◆ What is asked ◆
Please recast all the rows below as a numbered list, omitting any blank lines.

Entries on spatial positioning:
++++

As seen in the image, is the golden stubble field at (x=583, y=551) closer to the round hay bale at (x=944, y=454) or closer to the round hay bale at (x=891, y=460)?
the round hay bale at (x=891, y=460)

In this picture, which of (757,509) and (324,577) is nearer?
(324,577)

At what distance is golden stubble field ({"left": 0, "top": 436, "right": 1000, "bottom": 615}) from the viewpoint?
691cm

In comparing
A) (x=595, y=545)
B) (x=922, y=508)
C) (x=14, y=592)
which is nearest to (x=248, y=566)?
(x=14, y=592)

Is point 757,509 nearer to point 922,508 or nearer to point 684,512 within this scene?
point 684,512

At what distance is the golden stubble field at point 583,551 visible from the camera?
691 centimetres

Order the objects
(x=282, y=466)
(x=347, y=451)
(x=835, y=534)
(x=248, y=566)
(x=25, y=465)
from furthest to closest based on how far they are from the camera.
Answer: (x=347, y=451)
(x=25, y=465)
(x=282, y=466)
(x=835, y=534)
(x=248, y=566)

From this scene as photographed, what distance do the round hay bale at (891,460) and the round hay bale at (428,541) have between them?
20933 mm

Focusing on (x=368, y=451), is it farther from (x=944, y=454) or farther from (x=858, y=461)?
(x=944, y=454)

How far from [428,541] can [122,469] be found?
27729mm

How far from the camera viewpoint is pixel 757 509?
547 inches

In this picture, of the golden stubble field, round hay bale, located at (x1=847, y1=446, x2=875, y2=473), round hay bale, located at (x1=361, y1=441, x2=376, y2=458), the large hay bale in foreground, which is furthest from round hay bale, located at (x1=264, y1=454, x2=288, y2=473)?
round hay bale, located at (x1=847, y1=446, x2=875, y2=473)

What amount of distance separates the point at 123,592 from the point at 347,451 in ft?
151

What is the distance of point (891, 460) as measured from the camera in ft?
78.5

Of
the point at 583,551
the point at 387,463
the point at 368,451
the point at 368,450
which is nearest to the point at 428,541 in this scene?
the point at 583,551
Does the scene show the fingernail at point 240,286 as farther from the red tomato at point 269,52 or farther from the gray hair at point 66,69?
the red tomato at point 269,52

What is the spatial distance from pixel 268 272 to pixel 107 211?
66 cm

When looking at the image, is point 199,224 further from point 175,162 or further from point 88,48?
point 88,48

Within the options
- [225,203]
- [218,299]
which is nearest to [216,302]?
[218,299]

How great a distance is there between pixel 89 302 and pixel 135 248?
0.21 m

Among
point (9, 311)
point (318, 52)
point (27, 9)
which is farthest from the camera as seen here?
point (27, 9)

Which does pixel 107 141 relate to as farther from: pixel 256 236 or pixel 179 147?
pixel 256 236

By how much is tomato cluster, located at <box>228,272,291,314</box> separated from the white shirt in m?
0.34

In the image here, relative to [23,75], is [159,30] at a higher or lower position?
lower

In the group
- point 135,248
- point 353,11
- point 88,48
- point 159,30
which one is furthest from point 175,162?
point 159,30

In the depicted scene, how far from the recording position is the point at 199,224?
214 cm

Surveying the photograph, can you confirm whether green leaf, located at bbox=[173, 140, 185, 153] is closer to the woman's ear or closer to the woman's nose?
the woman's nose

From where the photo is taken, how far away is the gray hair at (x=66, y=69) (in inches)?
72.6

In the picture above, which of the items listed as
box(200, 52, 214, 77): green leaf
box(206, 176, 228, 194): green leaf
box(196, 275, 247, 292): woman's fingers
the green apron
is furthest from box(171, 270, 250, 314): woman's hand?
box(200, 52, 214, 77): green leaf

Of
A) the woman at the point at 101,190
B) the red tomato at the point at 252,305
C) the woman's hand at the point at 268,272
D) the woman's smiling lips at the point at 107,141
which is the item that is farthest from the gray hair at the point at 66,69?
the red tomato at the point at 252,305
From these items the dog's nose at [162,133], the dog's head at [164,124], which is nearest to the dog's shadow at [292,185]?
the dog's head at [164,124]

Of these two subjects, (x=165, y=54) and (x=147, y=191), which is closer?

++++

◆ Result of this task ◆
1. As seen in the image, is the golden stubble field at (x=583, y=551) closer to the round hay bale at (x=944, y=454) or closer to the round hay bale at (x=891, y=460)?
2. the round hay bale at (x=891, y=460)
3. In this picture, which of (757,509) and (324,577) is nearer?
4. (324,577)
5. At what distance is golden stubble field ({"left": 0, "top": 436, "right": 1000, "bottom": 615}) from the viewpoint?
6. 691cm
7. In comparing
8. A) (x=595, y=545)
9. B) (x=922, y=508)
10. C) (x=14, y=592)
11. which is nearest to (x=248, y=566)?
12. (x=14, y=592)
13. Is point 757,509 nearer to point 922,508 or nearer to point 684,512 within this scene?
14. point 684,512
15. At what distance is the golden stubble field at point 583,551 visible from the camera?
16. 691 centimetres
17. Order the objects
18. (x=282, y=466)
19. (x=347, y=451)
20. (x=835, y=534)
21. (x=248, y=566)
22. (x=25, y=465)
23. from furthest to closest based on how far they are from the camera.
24. Answer: (x=347, y=451)
25. (x=25, y=465)
26. (x=282, y=466)
27. (x=835, y=534)
28. (x=248, y=566)
29. From this scene as photographed, what distance do the round hay bale at (891,460) and the round hay bale at (428,541) have between them?
30. 20933 mm
31. Focusing on (x=368, y=451), is it farther from (x=944, y=454) or farther from (x=858, y=461)?
32. (x=944, y=454)
33. How far from [428,541] can [122,469] be found?
34. 27729mm
35. How far from the camera viewpoint is pixel 757 509?
36. 547 inches
37. In this picture, of the golden stubble field, round hay bale, located at (x1=847, y1=446, x2=875, y2=473), round hay bale, located at (x1=361, y1=441, x2=376, y2=458), the large hay bale in foreground, which is furthest from round hay bale, located at (x1=264, y1=454, x2=288, y2=473)?
38. round hay bale, located at (x1=847, y1=446, x2=875, y2=473)
39. What amount of distance separates the point at 123,592 from the point at 347,451 in ft?
40. 151
41. What is the distance of point (891, 460) as measured from the camera in ft?
42. 78.5
43. Of
44. the point at 583,551
45. the point at 387,463
46. the point at 368,451
47. the point at 368,450
48. which is nearest to the point at 428,541 in this scene?
49. the point at 583,551
50. Does the scene show the fingernail at point 240,286 as farther from the red tomato at point 269,52 or farther from the gray hair at point 66,69?
51. the red tomato at point 269,52
52. What is the spatial distance from pixel 268 272 to pixel 107 211?
53. 66 cm
54. When looking at the image, is point 199,224 further from point 175,162 or further from point 88,48?
55. point 88,48
56. Within the options
57. - [225,203]
58. - [218,299]
59. which is nearest to [216,302]?
60. [218,299]
61. How great a distance is there between pixel 89 302 and pixel 135 248?
62. 0.21 m
63. Among
64. point (9, 311)
65. point (318, 52)
66. point (27, 9)
67. which is farthest from the camera as seen here?
68. point (27, 9)
69. Which does pixel 107 141 relate to as farther from: pixel 256 236 or pixel 179 147?
70. pixel 256 236
71. By how much is tomato cluster, located at <box>228,272,291,314</box> separated from the white shirt in m?
72. 0.34
73. In the image here, relative to [23,75], is [159,30] at a higher or lower position?
74. lower
75. In the group
76. - point 135,248
77. - point 353,11
78. - point 88,48
79. - point 159,30
80. which one is furthest from point 175,162?
81. point 159,30
82. In the depicted scene, how far from the recording position is the point at 199,224?
83. 214 cm
84. Surveying the photograph, can you confirm whether green leaf, located at bbox=[173, 140, 185, 153] is closer to the woman's ear or closer to the woman's nose?
85. the woman's nose
86. From where the photo is taken, how far away is the gray hair at (x=66, y=69) (in inches)?
87. 72.6
88. In the picture above, which of the items listed as
89. box(200, 52, 214, 77): green leaf
90. box(206, 176, 228, 194): green leaf
91. box(196, 275, 247, 292): woman's fingers
92. the green apron
93. is furthest from box(171, 270, 250, 314): woman's hand?
94. box(200, 52, 214, 77): green leaf
95. Of
96. A) the woman at the point at 101,190
97. B) the red tomato at the point at 252,305
98. C) the woman's hand at the point at 268,272
99. D) the woman's smiling lips at the point at 107,141
100. which is the item that is farthest from the gray hair at the point at 66,69?
101. the red tomato at the point at 252,305
102. From these items the dog's nose at [162,133], the dog's head at [164,124], which is nearest to the dog's shadow at [292,185]?
103. the dog's head at [164,124]
104. Of these two subjects, (x=165, y=54) and (x=147, y=191), which is closer?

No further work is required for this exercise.